Experience and thoughts on community moderation on Bluesky

July 22, 2024 · 13 min read

I've been running a community moderation pipeline for the Ukrainian community for over a year now. Watching some of the discourse around the topic on the English-speaking side was, ugh, painful. And, apparently, now is the time to gather things I said here and there into something more coherent.

Technical aspects

When we started out, labels weren't a thing yet. In-app reporting didn't let you select where to direct the report. Block lists weren't a thing either - you could only mute a list.

So we used the tools available as much as we could. Our primary output was (and still is) a bunch of mute lists, that people can pick and choose. Reporting was done by tagging a special account with a screenshot. Firehose listener would pick it up and create a new thread in a Discord forum channel.

Before an option to use mute list for blocking was implemented, I made a small AppEngine-hosted service to do just that - block and unblock accounts based on selected mute lists.

The other side

Adding/removing entries to a mute list is a very small part of the job. A lot more code works on all the steps that lead to a decision on what to do about a given account.

I was lazy (and still am, BTW), so the very first approach to managing the lists, believe it or not, was to have a page in Obsidian for each account, and keep it all in a git repo. That didn't work. The friction was too high, nobody but me wanted to even touch it.

One team member suggested "fuck it, let's just use JIRA" - which was the call in the right direction. But I had an idea about a slightly more lightweight system and we gave it a try: forum channels in Discord¹.

And that worked surprisingly well. We already had a Discord server where we exchanged invite codes, so relevant people were already there. We'd keep a thread for each account - adding notes was as easy as posting a message, adding screenshots by simply pasting them in a thread. I've added a few functions to the bot: people could add a snapshot of someone's profile info with a single command.

Tags were used to both keep track of the progress, and for designating which lists an account should be added to. Managing them by hand was confusing though, so I added buttons and dropdowns to the first message in each thread - now you could take some action by simply pressing a button with a corresponding label on it. And it worked almost the same on mobile devices! Basically I was making a perfect trap for my ADHD brain: I'd start working on a ticket, if some manual action in that process was automatable - I would go update the code, get back to a ticket, close it, pick up the next one...

And that wasn't limited to just interactions with a single ticket. Later on I would also add prioritization: you press a button and the bot assigns you a random ticket, weighted by the number of recent posts (since doing something about inactive accounts is less important than about active ones).
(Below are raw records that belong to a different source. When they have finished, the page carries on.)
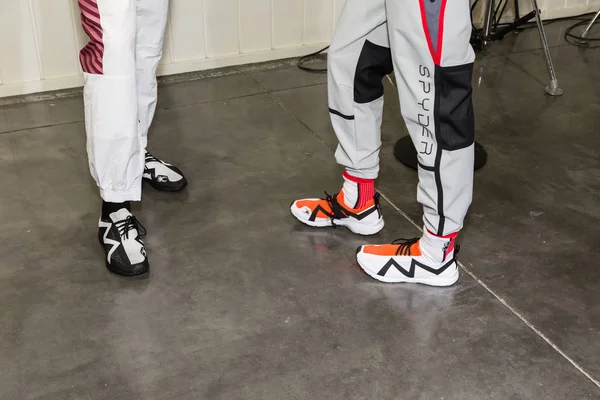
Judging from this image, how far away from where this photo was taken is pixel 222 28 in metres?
3.10

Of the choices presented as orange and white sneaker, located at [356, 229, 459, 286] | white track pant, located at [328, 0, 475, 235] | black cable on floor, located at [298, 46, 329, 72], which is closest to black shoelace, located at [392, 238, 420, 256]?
orange and white sneaker, located at [356, 229, 459, 286]

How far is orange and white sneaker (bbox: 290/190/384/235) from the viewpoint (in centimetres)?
196

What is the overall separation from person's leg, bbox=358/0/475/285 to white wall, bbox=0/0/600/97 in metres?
1.68

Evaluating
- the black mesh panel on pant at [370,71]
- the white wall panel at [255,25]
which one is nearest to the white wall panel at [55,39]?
the white wall panel at [255,25]

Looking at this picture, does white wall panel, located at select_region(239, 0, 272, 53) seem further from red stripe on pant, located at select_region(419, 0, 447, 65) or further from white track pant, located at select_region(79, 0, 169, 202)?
red stripe on pant, located at select_region(419, 0, 447, 65)

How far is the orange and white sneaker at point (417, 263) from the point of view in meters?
1.75

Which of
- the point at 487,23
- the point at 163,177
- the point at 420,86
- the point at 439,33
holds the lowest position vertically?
the point at 163,177

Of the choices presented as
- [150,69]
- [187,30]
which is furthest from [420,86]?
[187,30]

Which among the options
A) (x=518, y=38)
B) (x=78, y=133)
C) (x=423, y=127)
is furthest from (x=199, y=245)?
(x=518, y=38)

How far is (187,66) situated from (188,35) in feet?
0.43

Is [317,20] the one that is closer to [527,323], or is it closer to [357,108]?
[357,108]

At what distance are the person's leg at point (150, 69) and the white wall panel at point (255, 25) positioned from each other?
44.3 inches

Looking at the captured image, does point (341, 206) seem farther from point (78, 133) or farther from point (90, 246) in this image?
point (78, 133)

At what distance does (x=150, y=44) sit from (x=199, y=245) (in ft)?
1.85
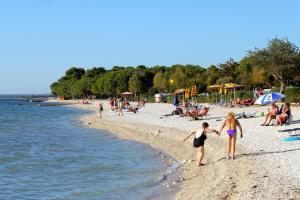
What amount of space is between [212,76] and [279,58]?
1335 inches

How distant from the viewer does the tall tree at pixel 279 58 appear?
41.8 meters

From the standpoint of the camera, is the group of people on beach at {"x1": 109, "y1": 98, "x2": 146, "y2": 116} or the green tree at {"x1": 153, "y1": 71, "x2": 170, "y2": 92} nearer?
the group of people on beach at {"x1": 109, "y1": 98, "x2": 146, "y2": 116}

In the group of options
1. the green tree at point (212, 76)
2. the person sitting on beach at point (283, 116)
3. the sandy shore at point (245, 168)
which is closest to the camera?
the sandy shore at point (245, 168)

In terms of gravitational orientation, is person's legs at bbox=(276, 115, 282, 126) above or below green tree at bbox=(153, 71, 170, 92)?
below

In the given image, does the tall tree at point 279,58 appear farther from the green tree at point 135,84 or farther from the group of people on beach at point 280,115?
the green tree at point 135,84

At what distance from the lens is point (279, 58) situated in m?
42.1

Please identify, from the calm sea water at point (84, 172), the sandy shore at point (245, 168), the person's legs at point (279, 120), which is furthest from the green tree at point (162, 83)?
the person's legs at point (279, 120)

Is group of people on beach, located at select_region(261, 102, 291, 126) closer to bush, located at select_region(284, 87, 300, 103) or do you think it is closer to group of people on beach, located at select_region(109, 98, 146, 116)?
bush, located at select_region(284, 87, 300, 103)

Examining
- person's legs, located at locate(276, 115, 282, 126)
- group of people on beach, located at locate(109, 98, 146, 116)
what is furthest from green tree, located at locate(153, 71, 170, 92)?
person's legs, located at locate(276, 115, 282, 126)

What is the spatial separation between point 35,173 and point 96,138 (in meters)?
12.0

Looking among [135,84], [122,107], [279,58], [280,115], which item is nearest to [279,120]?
[280,115]

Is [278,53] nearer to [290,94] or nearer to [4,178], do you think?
[290,94]

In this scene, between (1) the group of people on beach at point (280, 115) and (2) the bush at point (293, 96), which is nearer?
(1) the group of people on beach at point (280, 115)

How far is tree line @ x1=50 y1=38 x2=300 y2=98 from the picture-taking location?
4228cm
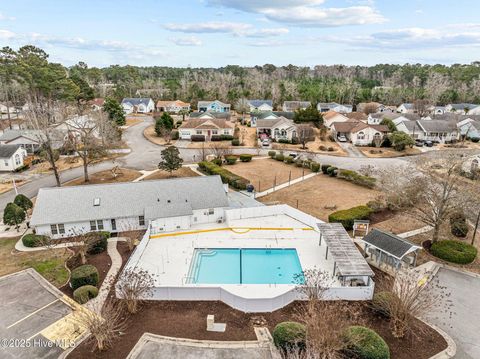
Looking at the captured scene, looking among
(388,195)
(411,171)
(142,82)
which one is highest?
(142,82)

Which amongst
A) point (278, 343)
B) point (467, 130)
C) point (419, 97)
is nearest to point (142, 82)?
point (419, 97)

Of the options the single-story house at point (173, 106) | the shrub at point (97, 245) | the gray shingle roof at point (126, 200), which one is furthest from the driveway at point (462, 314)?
the single-story house at point (173, 106)

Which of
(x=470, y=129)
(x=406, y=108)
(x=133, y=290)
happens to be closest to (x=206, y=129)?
(x=133, y=290)

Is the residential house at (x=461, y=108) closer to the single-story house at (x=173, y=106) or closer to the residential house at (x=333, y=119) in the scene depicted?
the residential house at (x=333, y=119)

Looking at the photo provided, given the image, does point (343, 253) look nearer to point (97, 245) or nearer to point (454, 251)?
point (454, 251)

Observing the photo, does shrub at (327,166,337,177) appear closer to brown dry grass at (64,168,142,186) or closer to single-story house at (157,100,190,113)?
brown dry grass at (64,168,142,186)

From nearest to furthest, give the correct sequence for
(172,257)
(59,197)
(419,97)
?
(172,257) → (59,197) → (419,97)

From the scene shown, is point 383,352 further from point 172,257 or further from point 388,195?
point 388,195
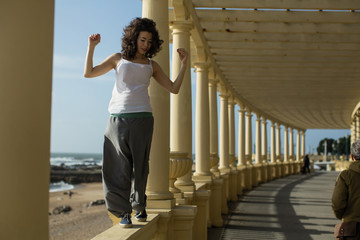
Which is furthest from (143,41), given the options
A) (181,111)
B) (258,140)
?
(258,140)

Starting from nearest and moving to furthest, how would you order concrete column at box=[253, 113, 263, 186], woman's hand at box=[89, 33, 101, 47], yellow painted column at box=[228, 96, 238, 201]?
woman's hand at box=[89, 33, 101, 47] → yellow painted column at box=[228, 96, 238, 201] → concrete column at box=[253, 113, 263, 186]

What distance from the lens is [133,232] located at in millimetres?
5625

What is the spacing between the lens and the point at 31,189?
3240mm

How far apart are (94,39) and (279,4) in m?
10.8

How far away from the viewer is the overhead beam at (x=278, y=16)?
1582cm

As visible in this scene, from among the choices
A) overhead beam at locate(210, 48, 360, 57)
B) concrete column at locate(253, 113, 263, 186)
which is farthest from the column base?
concrete column at locate(253, 113, 263, 186)

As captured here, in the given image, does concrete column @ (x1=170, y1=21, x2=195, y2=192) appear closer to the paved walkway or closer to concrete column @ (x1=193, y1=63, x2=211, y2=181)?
the paved walkway

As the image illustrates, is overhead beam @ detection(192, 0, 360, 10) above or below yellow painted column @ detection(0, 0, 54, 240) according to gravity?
above

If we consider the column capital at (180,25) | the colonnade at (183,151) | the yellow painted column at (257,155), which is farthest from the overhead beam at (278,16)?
the yellow painted column at (257,155)

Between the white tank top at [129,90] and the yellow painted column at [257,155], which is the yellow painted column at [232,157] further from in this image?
the white tank top at [129,90]

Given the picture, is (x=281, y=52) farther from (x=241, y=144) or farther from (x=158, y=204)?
(x=158, y=204)

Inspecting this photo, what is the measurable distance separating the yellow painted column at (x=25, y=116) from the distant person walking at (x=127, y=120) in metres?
2.13

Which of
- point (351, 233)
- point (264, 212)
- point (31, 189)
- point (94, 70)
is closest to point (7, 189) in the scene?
point (31, 189)

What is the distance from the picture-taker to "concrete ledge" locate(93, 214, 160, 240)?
533 cm
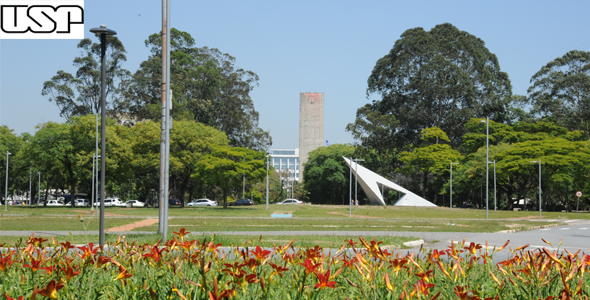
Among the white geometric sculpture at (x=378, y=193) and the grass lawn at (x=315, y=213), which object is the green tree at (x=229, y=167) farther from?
the white geometric sculpture at (x=378, y=193)

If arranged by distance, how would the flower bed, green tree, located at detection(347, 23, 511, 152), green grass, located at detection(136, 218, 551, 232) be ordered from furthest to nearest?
green tree, located at detection(347, 23, 511, 152) < green grass, located at detection(136, 218, 551, 232) < the flower bed

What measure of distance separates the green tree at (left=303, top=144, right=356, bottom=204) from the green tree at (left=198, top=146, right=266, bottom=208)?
33388 millimetres

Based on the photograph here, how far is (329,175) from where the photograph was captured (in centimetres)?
7994

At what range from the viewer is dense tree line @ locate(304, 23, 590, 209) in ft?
204

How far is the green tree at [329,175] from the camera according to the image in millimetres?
79438

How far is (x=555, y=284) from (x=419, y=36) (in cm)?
6790

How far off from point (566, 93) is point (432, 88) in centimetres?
1916

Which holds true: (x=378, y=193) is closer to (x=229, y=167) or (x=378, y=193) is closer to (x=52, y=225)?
(x=229, y=167)

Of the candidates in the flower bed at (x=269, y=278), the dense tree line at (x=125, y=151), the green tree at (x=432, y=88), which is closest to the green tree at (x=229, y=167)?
the dense tree line at (x=125, y=151)

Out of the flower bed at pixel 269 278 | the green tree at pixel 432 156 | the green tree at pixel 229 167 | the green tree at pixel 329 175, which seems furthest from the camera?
the green tree at pixel 329 175

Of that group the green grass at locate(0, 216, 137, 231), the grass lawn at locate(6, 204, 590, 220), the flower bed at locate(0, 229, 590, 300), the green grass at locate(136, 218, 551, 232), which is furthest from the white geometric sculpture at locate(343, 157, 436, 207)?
the flower bed at locate(0, 229, 590, 300)

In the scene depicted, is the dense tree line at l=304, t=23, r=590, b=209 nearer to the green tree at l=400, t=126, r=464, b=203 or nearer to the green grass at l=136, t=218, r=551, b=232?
the green tree at l=400, t=126, r=464, b=203

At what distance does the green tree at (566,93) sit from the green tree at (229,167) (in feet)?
139

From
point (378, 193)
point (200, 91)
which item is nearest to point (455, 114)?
point (378, 193)
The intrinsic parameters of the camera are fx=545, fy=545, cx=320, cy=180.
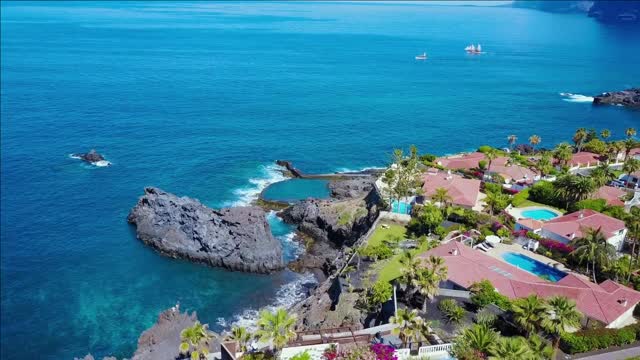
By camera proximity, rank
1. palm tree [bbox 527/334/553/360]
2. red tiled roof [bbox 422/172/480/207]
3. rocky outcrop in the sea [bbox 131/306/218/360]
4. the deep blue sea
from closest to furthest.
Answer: palm tree [bbox 527/334/553/360] → rocky outcrop in the sea [bbox 131/306/218/360] → the deep blue sea → red tiled roof [bbox 422/172/480/207]

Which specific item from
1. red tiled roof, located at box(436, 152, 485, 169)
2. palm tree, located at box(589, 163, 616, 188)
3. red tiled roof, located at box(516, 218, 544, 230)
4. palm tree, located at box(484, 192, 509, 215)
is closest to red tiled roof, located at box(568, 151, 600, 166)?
palm tree, located at box(589, 163, 616, 188)

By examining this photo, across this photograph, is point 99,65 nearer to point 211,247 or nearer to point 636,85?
point 211,247

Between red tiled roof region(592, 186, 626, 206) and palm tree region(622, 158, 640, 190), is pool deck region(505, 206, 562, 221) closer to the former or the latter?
red tiled roof region(592, 186, 626, 206)

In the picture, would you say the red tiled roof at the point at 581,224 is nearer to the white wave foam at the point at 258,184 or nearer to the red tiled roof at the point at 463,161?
the red tiled roof at the point at 463,161

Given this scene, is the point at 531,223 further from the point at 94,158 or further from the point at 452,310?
the point at 94,158

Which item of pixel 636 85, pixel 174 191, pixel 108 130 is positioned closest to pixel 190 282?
Result: pixel 174 191

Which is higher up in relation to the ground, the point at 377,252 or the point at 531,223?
the point at 531,223

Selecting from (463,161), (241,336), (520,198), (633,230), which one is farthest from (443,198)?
(241,336)
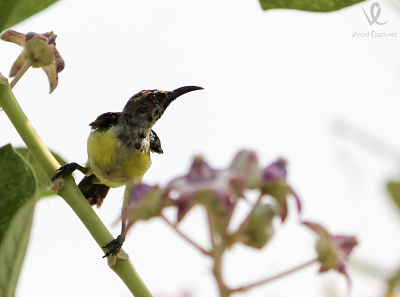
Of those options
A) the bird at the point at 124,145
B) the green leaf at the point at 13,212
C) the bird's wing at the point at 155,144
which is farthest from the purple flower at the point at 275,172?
the bird's wing at the point at 155,144

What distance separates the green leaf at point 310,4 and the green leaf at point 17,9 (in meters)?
0.65

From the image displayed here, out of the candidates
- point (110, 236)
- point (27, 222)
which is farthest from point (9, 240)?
point (110, 236)

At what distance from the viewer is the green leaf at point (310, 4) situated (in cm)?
166

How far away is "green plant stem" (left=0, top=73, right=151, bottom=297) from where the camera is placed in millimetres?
1201

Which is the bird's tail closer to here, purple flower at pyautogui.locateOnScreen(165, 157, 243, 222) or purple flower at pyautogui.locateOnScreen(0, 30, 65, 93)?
purple flower at pyautogui.locateOnScreen(0, 30, 65, 93)

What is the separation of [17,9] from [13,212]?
0.64 metres

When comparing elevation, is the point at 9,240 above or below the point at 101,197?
above

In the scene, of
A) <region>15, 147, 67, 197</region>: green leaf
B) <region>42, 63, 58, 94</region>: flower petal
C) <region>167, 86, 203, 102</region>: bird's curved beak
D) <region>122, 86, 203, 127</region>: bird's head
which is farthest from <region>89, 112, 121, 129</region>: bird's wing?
<region>42, 63, 58, 94</region>: flower petal

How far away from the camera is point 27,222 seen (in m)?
1.31

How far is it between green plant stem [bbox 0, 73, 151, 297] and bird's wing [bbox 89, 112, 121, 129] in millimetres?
1575

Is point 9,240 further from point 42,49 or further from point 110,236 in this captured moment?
point 42,49

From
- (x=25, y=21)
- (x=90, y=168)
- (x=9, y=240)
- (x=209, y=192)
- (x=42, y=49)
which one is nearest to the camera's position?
(x=209, y=192)

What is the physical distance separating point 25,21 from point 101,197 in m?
1.23

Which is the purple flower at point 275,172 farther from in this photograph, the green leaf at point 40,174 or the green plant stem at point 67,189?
the green leaf at point 40,174
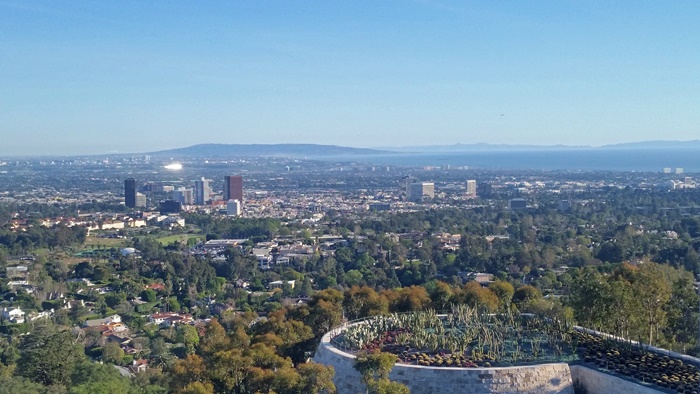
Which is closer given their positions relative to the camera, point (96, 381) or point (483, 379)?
point (483, 379)

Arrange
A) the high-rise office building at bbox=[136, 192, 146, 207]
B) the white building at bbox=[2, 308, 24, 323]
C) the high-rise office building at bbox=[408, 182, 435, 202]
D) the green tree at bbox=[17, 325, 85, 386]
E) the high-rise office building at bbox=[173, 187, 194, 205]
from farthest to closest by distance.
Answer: the high-rise office building at bbox=[408, 182, 435, 202] < the high-rise office building at bbox=[173, 187, 194, 205] < the high-rise office building at bbox=[136, 192, 146, 207] < the white building at bbox=[2, 308, 24, 323] < the green tree at bbox=[17, 325, 85, 386]

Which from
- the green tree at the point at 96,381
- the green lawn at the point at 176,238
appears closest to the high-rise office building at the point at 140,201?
the green lawn at the point at 176,238

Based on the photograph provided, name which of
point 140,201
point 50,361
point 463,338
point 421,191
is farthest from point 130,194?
point 463,338

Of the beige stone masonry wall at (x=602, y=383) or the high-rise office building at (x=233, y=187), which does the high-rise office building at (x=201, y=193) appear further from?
the beige stone masonry wall at (x=602, y=383)

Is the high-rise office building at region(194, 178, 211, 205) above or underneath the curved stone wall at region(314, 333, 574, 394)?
underneath

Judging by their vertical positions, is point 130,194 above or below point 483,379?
below

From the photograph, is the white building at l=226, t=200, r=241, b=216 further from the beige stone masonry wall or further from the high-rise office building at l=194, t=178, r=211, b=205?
the beige stone masonry wall

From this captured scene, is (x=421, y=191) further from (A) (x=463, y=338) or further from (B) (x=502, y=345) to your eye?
(B) (x=502, y=345)

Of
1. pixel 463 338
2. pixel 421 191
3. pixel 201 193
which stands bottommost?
pixel 201 193

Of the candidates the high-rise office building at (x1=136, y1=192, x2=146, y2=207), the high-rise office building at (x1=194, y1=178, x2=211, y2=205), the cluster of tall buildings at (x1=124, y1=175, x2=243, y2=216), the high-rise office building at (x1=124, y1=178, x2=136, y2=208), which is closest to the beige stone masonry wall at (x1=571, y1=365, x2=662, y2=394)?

All in all, I've built a makeshift ticket handling system out of sticks and stones. Thanks to using Discord as a UI, I could focus almost entirely on the business logic. Was it the best ticket handling system in the world? LOL, nope. Did it work well for us? Absolutely. Even better, thanks to Discord not allowing to embed any dynamic external content, it shaped the habit throughout all our workflows to make a self-contained snapshot of any content of interest: commands you give to the bot would create a message with nicely formatted embeds, representing a post or a profile, with a timestamp attached.

Unfortunately, all of it stopped working one day, when Discord disabled both the bot account and my main personal account, mentioning spam as a reason in the email. (Yes, the bot was posting stuff directly from firehose. It was heavily filtered down, so normally the traffic was quite low, but still.)

And then Discord's support took some weeks to even respond to my appeal. They did re-enable both accounts, but for almost a whole month all my fancy automation was dead.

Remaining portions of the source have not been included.